Additional evidence for the absence of a QT effect was provided by the exposure–response model, which showed no apparent relationship between serum pertuzumab concentrations and ΔQTcF. There are limitations to using a concentration–QTc modeling approach to investigate potential cardiac effects of monoclonal antibodies targeting cell-surface proteins, since such agents often exhibit nonlinear pharmacokinetics and serum exposures may not directly correlate with pharmacodynamic effects [22]. However, pertuzumab shows linear pharmacokinetics at clinical doses [28], and point estimates of ΔQTcF were generally unremarkable irrespective of the time point analyzed.

The absence of clinically relevant effect of pertuzumab on the QTc interval is consistent with its large molecular size, which precludes direct access to the hERG channel drug-binding site. Similar results have been reported from a small study of trastuzumab in 20 patients with HER2-positive MBC, in which no significant changes in ECG parameters, including QT and RR intervals or QT dispersion, were noted following drug infusion [23]. These clinical findings are also consistent with results from two multi-dose toxicology studies in cynomolgus monkeys. Following administration of pertuzumab at doses of up to 150 mg/kg for more than 26 weeks, there was no evidence of cardiac injury in either of these nonclinical studies, as evidenced by histopathology, lack of elevations in serum cardiac markers, and normal ECGs, blood pressures and heart rates (unpublished data on file, Genentech, Inc.). Although taxanes have been associated with a certain potential for cardiotoxicity [24], the present substudy found no evidence that docetaxel treatment, when initiated on Day 2 of Cycle 1, affected QTcF.

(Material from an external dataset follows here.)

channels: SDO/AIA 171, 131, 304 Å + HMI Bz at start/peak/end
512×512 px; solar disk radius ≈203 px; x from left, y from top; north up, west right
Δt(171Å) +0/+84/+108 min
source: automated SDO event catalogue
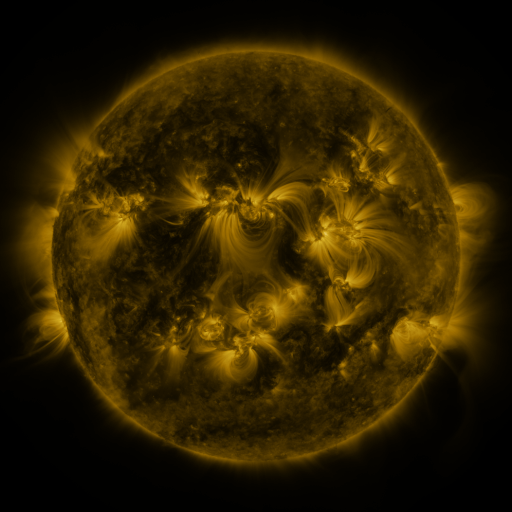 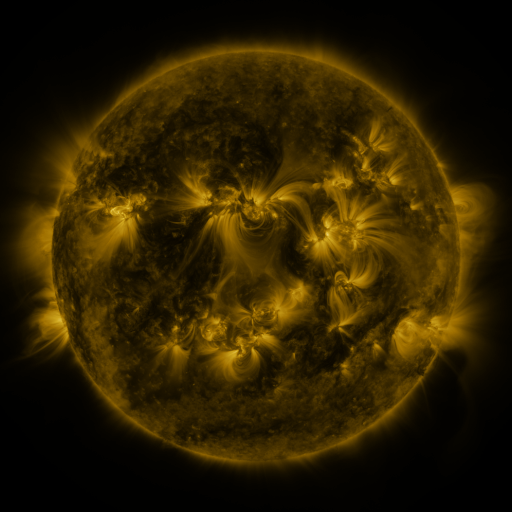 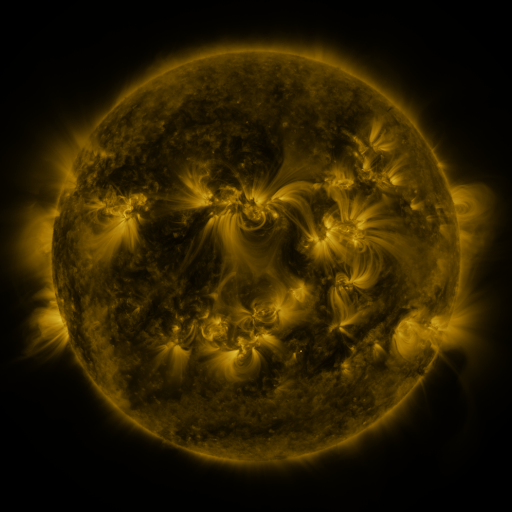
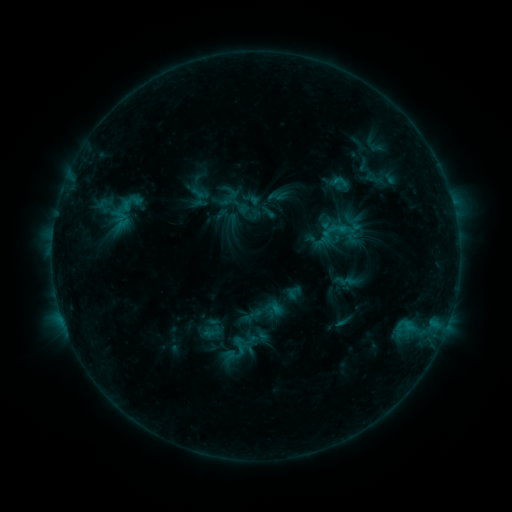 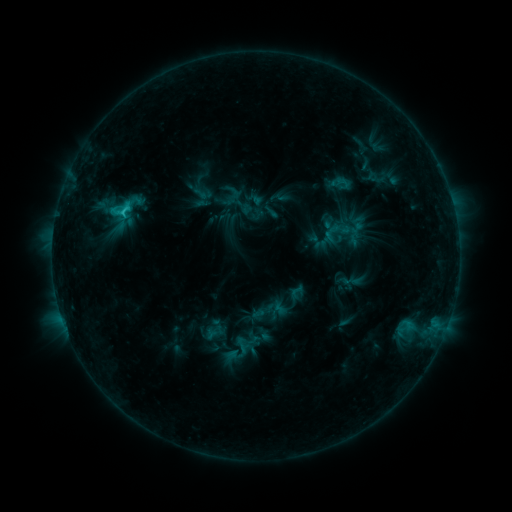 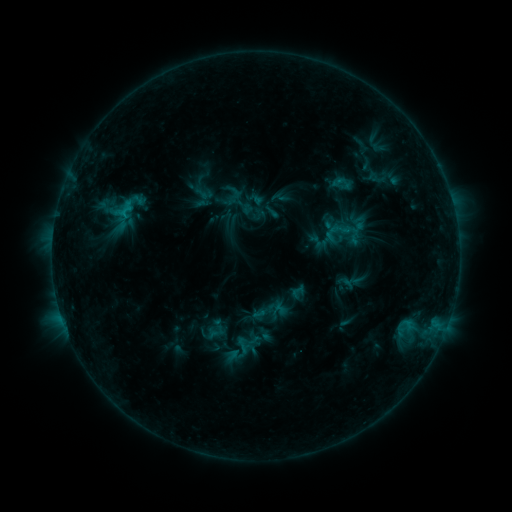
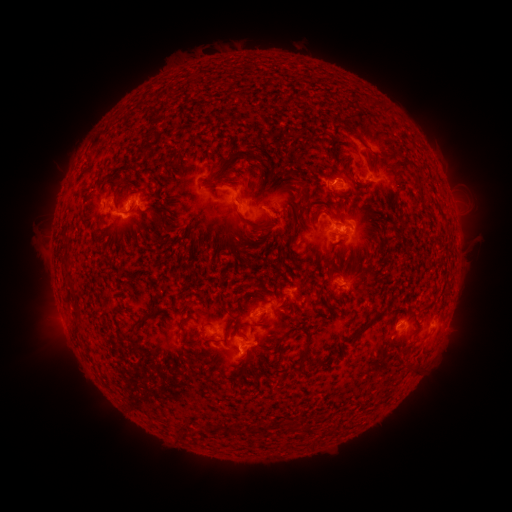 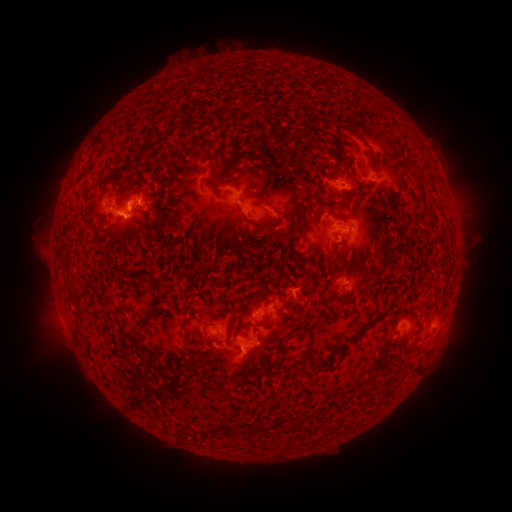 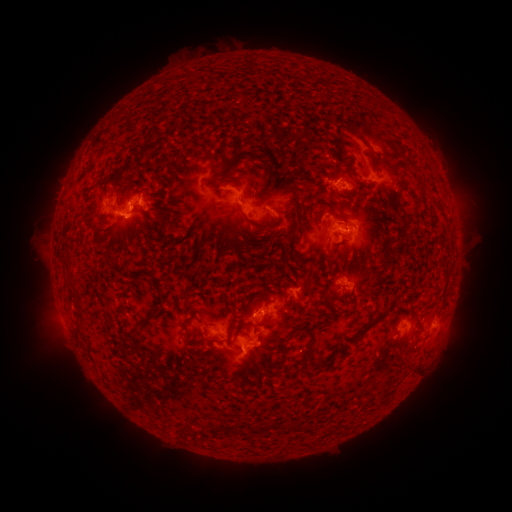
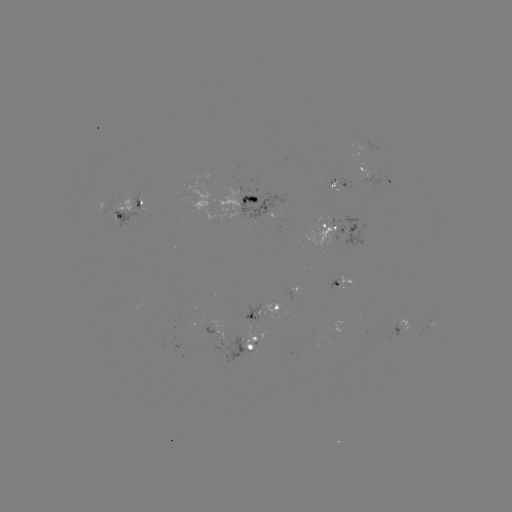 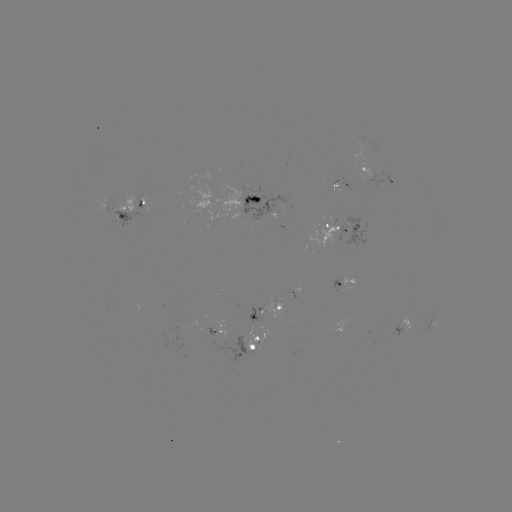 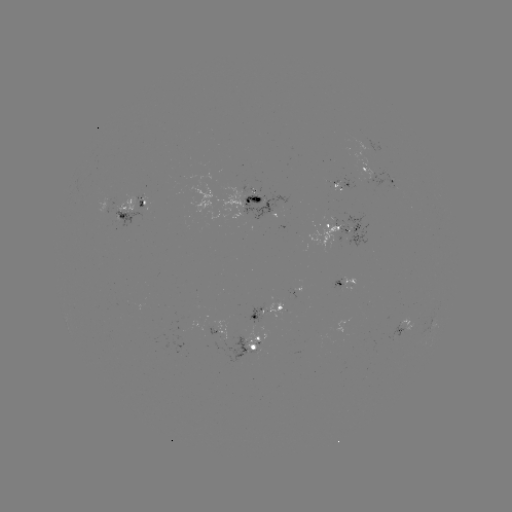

It is important to acknowledge the limitations of the present substudy compared with a thorough QT study. Of note, the omission of a positive control (e.g., moxifloxacin) meant that it was not possible to confirm the sensitivity of the assay. However, the design of the substudy reflects the practical and ethical constraints of the treatment setting and is consistent with the recommendations of the Cardiac Safety Research Consortium on QT assessment for therapeutic proteins, which are expected to have low potential to affect cardiac electrical activity [22].

In conclusion, statistical analyses of ΔQTcF and ΔΔQTcF and results of concentration–QTc modeling in the current substudy suggest that pertuzumab has no clinically relevant effect on QTcF and other ECG parameters in patients with HER2-positive MBC. Absolute QTcF values were within the normal range for women and below threshold values associated with signals of clinical relevance in the development of TdP/sudden death [27].